# Records provided
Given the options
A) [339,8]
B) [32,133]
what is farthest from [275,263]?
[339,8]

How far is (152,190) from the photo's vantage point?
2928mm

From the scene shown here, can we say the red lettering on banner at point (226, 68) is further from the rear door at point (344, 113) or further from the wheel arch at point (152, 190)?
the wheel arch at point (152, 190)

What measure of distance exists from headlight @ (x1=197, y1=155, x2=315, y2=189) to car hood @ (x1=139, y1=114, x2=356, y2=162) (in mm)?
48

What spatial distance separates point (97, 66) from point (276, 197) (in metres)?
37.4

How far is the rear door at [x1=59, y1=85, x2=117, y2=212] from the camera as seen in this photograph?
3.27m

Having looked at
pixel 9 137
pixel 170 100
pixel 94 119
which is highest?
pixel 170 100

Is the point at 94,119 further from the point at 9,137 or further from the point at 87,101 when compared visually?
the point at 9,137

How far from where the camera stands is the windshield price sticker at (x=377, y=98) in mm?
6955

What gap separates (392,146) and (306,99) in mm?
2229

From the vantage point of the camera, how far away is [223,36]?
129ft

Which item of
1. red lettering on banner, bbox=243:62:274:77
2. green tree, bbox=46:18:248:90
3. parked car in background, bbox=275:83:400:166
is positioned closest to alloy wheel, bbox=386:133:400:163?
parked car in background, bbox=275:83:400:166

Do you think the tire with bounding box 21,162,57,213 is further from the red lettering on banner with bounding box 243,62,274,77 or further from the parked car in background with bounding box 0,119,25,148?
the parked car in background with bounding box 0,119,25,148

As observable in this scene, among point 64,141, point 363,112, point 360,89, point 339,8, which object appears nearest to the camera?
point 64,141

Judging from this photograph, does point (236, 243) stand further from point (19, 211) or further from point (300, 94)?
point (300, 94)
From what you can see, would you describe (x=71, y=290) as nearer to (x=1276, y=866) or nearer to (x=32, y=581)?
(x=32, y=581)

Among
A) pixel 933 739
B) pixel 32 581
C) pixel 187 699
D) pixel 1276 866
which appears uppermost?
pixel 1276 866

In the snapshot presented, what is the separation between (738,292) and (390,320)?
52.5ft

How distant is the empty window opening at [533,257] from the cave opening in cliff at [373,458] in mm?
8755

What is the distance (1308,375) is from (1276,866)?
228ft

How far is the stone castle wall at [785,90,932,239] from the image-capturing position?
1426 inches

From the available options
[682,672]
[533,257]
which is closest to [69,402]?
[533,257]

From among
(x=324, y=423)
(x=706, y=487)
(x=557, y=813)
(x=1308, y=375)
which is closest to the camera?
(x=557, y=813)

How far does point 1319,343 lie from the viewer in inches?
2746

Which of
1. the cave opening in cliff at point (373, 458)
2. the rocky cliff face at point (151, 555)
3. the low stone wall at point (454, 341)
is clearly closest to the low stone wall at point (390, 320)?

# Short task
Reproduce the entire listing above line for line, with no changes.

# Exercise output
Given the options
A) [339,8]
B) [32,133]
what is farthest from [275,263]?
[339,8]

How far is (152,190) from the photo's vantage point?
2928mm

From the scene shown here, can we say the red lettering on banner at point (226, 68) is further from the rear door at point (344, 113) or further from the wheel arch at point (152, 190)?
the wheel arch at point (152, 190)

What measure of distance exists from headlight @ (x1=197, y1=155, x2=315, y2=189) to car hood @ (x1=139, y1=114, x2=356, y2=162) (in mm)?
48

What spatial distance separates point (97, 66) from point (276, 197) (in metres)?
37.4

How far is the rear door at [x1=59, y1=85, x2=117, y2=212] from the camera as seen in this photograph?
3.27m

Having looked at
pixel 9 137
pixel 170 100
pixel 94 119
which is highest?
pixel 170 100

Is the point at 94,119 further from the point at 9,137 or further from the point at 87,101 when compared visually?
the point at 9,137

How far from where the camera stands is the windshield price sticker at (x=377, y=98) in mm?
6955

What gap separates (392,146) and (306,99) in mm?
2229

From the vantage point of the camera, how far away is [223,36]?
129ft

Which item of
1. red lettering on banner, bbox=243:62:274:77
2. green tree, bbox=46:18:248:90
3. parked car in background, bbox=275:83:400:166
is positioned closest to alloy wheel, bbox=386:133:400:163?
parked car in background, bbox=275:83:400:166

Do you think the tire with bounding box 21,162,57,213 is further from the red lettering on banner with bounding box 243,62,274,77 or further from the parked car in background with bounding box 0,119,25,148?
the parked car in background with bounding box 0,119,25,148

As observable in this scene, among point 64,141, point 363,112, point 360,89, point 339,8, which object appears nearest to the camera?
point 64,141

Judging from this photograph, does point (236, 243) stand further from point (19, 211) or further from point (300, 94)?
point (300, 94)
From what you can see, would you describe (x=71, y=290) as nearer to (x=1276, y=866) or nearer to (x=32, y=581)?
(x=32, y=581)

Among
A) pixel 933 739
B) pixel 32 581
C) pixel 187 699
D) pixel 1276 866
which appears uppermost?
pixel 1276 866

In the snapshot presented, what is the separation between (738,292) and (390,320)?
52.5ft

How distant is the empty window opening at [533,257] from the cave opening in cliff at [373,458] in mm?
8755

What is the distance (1308,375) is from (1276,866)?
228ft

How far is the stone castle wall at [785,90,932,239] from the image-capturing position?
1426 inches

From the available options
[682,672]
[533,257]
which is closest to [69,402]?
[533,257]

From among
(x=324, y=423)
(x=706, y=487)
(x=557, y=813)
(x=1308, y=375)
which is closest to the camera?
(x=557, y=813)

How far does point 1319,343 lie from the viewer in inches?
2746

Which of
1. the cave opening in cliff at point (373, 458)
2. the rocky cliff face at point (151, 555)
3. the low stone wall at point (454, 341)
is clearly closest to the low stone wall at point (390, 320)?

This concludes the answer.